There appears to be some confusion over this matter, so I will provide some observations and a pointer to where an excellent answer can be found in the literature.
Firstly, PCA and Factor Analysis (FA) are related. In general, principal components are orthogonal by definition whereas factors - the analogous entity in FA - are not. Simply put, principal components span the factor space in an arbitrary but not necessarily useful way due to their being derived from pure eigenanalysis of the data. Factors on the other hand represent real-world entities which are only orthogonal (i.e. uncorrelated or independent) by coincidence.
Say we take s observations from each of l subjects. These can be arranged into a data matrix D having s rows and l columns. D can be decomposed into a score matrix S and a loading matrix L such that D = SL. S will have s rows, and L will have l columns, the second dimension of each being the number of factors n. The purpose of factor analysis is to decompose D in such a way as to reveal the underlying scores and factors. The loadings in L tell us the proportion of each score which make up the observations in D.

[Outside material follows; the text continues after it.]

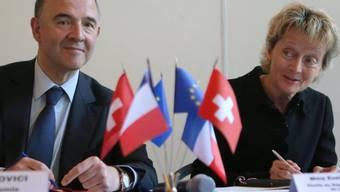 Pierre Moscovici und Bundesrätin Widmer-Schlumpf beim Unterzeichnen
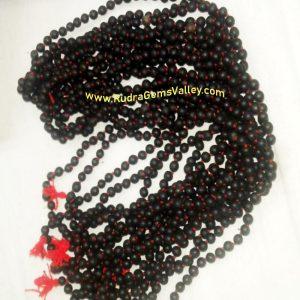 Black Vaijayanti Wood Beads-Seeds String (mala of 108 vaijayanti 6-7mm beads + 1 rudraksha 16mm beads), pack of 1 string.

In PCA, L has the eigenvectors of the correlation or covariance matrix of D as its columns. These are conventionally arranged in descending order of the corresponding eigenvalues. The value of n - i.e. the number of significant principal components to retain in the analysis, and hence the number of rows of L - is typically determined through the use of a scree plot of the eigenvalues or one of numerous other methods to be found in the literature. The columns of S in PCA form the n abstract principal components themselves. The value of n is the underlying dimensionality of the data set.
The object of factor analysis is to transform the abstract components into meaningful factors through the use of a transformation matrix T such that D = STT-1L. (ST) is the transformed score matrix, and (T-1L) is the transformed loading matrix.
The above explanation roughly follows the notation of Edmund R. Malinowski from his excellent Factor Analysis in Chemistry. I highly recommend the opening chapters as an introduction to the subject.